* [GOAL] Express the part that opens with the line containing "How far is (67,83)" and closes with the last line of the rows as a Markdown table. Use the columns No. and Line, with one numbered entry per line, and leave out blank lines.
>>
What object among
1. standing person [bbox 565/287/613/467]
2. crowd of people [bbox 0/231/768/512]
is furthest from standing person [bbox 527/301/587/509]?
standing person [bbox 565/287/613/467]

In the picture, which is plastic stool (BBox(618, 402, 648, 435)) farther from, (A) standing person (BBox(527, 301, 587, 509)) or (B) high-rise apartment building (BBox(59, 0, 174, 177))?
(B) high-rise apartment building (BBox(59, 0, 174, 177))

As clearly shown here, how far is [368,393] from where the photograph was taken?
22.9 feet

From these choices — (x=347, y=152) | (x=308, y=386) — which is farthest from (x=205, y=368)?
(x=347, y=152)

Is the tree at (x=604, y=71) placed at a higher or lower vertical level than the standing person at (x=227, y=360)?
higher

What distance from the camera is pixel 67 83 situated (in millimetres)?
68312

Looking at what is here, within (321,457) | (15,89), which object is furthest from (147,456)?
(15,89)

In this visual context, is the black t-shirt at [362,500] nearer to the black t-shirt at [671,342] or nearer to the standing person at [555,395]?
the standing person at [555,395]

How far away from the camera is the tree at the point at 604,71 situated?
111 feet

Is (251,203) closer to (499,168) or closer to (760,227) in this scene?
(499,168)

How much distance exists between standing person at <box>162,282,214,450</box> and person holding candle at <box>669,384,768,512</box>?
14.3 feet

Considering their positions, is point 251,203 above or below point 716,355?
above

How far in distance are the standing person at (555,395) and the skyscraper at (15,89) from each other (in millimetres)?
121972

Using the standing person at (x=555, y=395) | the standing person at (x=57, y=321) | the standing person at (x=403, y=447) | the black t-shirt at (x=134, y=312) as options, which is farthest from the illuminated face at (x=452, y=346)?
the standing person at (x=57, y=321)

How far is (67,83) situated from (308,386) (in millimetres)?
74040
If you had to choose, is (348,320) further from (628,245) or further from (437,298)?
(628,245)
<<
* [RESPONSE BELOW]
| No. | Line |
|---|---|
| 1 | How far is (67,83) situated from (308,386) (in millimetres)? |
| 2 | 74040 |
| 3 | If you had to choose, is (348,320) further from (628,245) or further from (437,298)? |
| 4 | (628,245) |